> Raw records
* Begin *
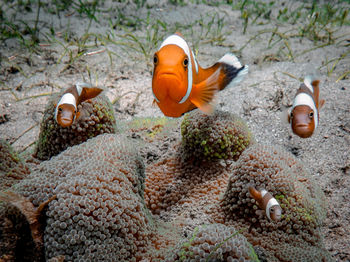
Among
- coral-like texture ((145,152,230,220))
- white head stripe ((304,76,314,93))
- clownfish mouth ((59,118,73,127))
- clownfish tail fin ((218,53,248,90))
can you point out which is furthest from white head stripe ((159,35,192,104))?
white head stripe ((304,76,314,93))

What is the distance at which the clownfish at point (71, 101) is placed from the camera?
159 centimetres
* End *
* Begin *
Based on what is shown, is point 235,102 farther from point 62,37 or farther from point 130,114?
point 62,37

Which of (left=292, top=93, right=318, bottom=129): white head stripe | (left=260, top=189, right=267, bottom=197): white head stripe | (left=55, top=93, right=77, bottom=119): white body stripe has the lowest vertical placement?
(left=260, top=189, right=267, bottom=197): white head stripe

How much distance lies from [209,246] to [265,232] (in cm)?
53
* End *
* Begin *
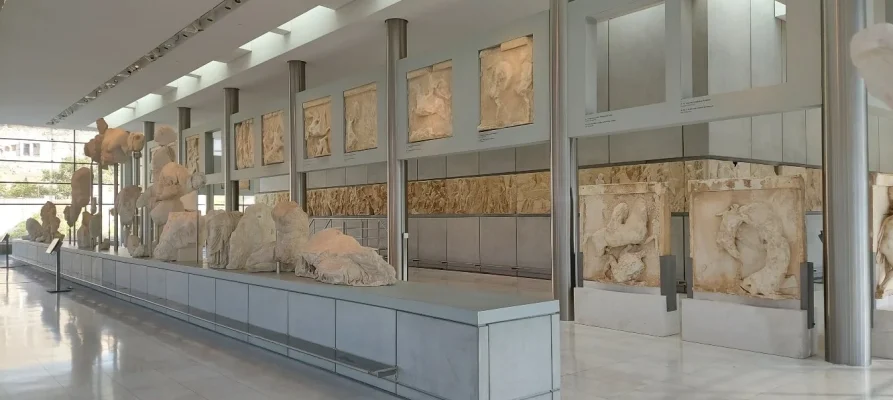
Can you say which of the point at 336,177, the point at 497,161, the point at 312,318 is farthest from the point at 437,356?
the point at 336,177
* End *
> Set task
Pick out every line in the items above that contains the string "bottom" and copy each of those lines. Letter case counts.

> Correct result
Which of (left=292, top=93, right=318, bottom=129): white head stripe | (left=260, top=189, right=267, bottom=197): white head stripe | (left=55, top=93, right=77, bottom=119): white body stripe has the lowest vertical placement?
(left=260, top=189, right=267, bottom=197): white head stripe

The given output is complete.